Just when I thought all that could be said about the Dixie Chicks controversy had been said, another ridiculous quote hit the news that makes it almost impossible not to comment. Against my better judgment, I’ve decided to wade into the controversy. I guess I am just “not ready to make nice.”
Marketing of the latest Chicks’ CD has had little to do with the music. It has mainly consisted of selling an image of a trio of rebels exercising their right to dissent and playing the role of victims suffering political persecution. The latest controversial comment concerned “ultra patriotism.”
The Chicks can't hide their disgust at the lack of support they received from other country performers. "A lot of artists cashed in on being against what we said or what we stood for because that was promoting their career, which was a horrible thing to do," says Robison.

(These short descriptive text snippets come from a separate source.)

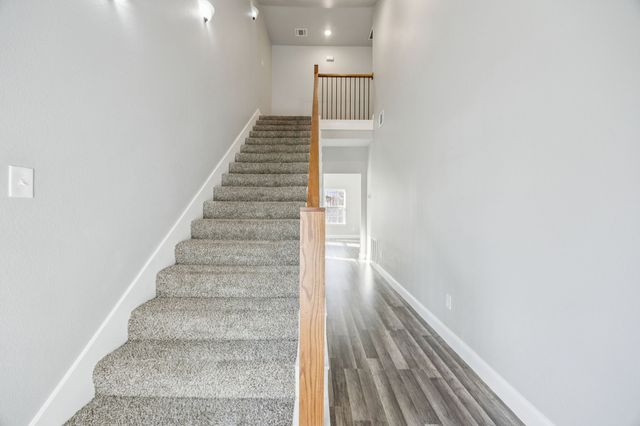 704 E Jefferson Street, Waxahachie, TX 75165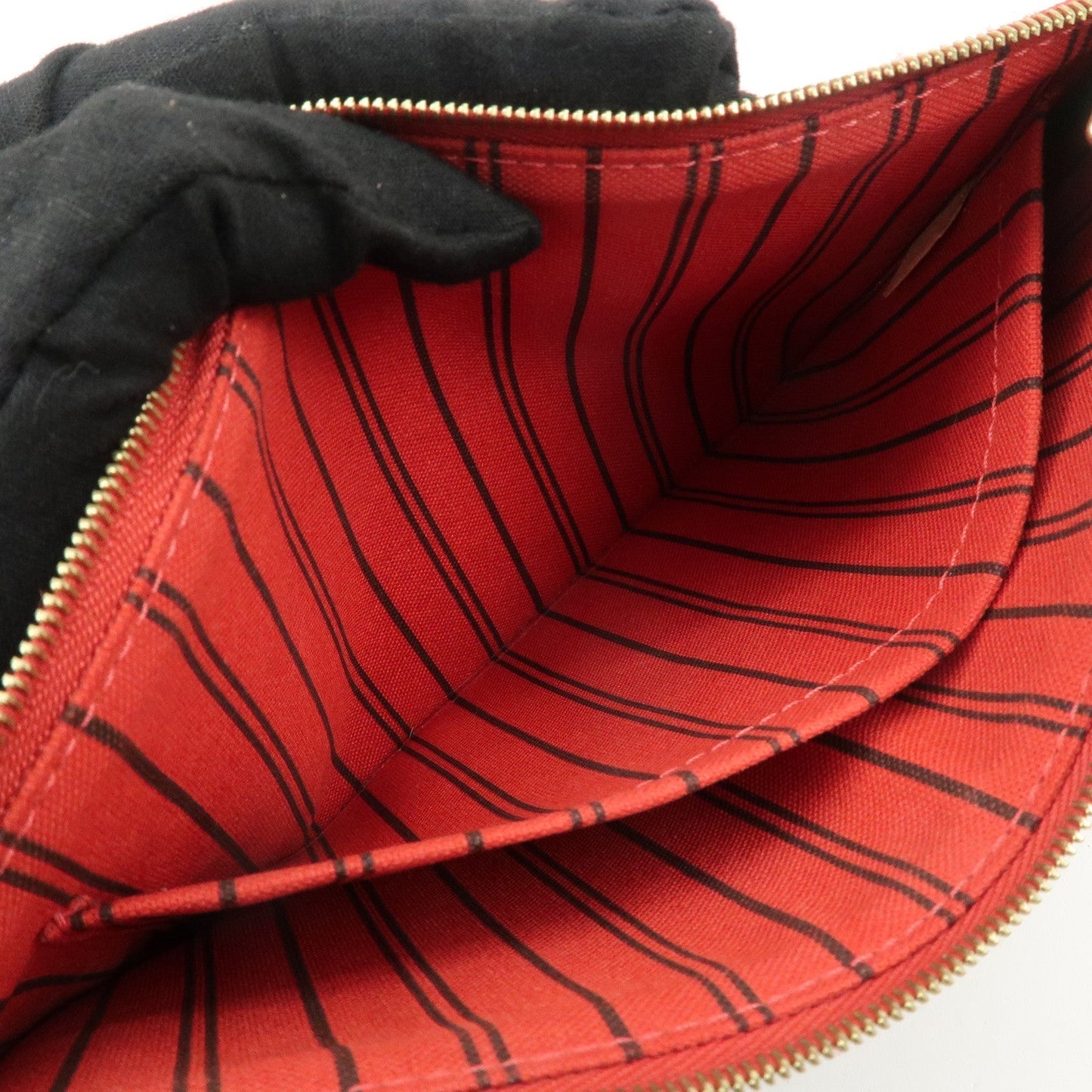 Louis Vuitton Monogram Neverfull MM Pouch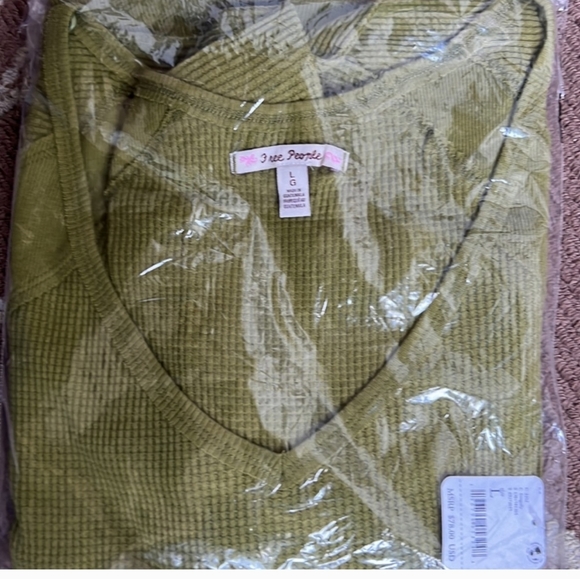 NWT: FREE PEOPLE; SANTA CLARA THERMAL LONG SLEEVE TOP. - Picture 4 of 4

"A lot of pandering started going on, and you'd see soldiers and the American flag in every video. It became a sickening display of ultra-patriotism."
"The entire country may disagree with me, but I don't understand the necessity for patriotism," Maines resumes, through gritted teeth. "Why do you have to be a patriot? About what? This land is our land? Why? You can like where you live and like your life, but as for loving the whole country... I don't see why people care about patriotism."
Just to set the record straight, for all their recent talk of tolerance and open-mindedness, and their disgust at their lack of support from other country artists, it was lead singer Natalie Maines who first decided to criticize a fellow artist for his political statement.
Maines started a highly publicized feud with Toby Keith almost a year before her comments about President Bush when she attacked Keith for a song he wrote honoring his father, who was an Army veteran. In Keith’s song, Courtesy of the Red White and Blue (The Angry American), he wrote, “My daddy served in the army, where he lost his right eye, but he flew a flag out in our yard until the day that he died. He wanted my mother, my brother, my sister and me, to grow up and live happy in the land of the free.”
In the song, he went on to describe how he believed his father would have reacted to 9/11 had he lived to see it. One line in the song, “We’ll put a boot in your ass, it’s the American way” caused ABC to pull Keith from an Independence Day concert.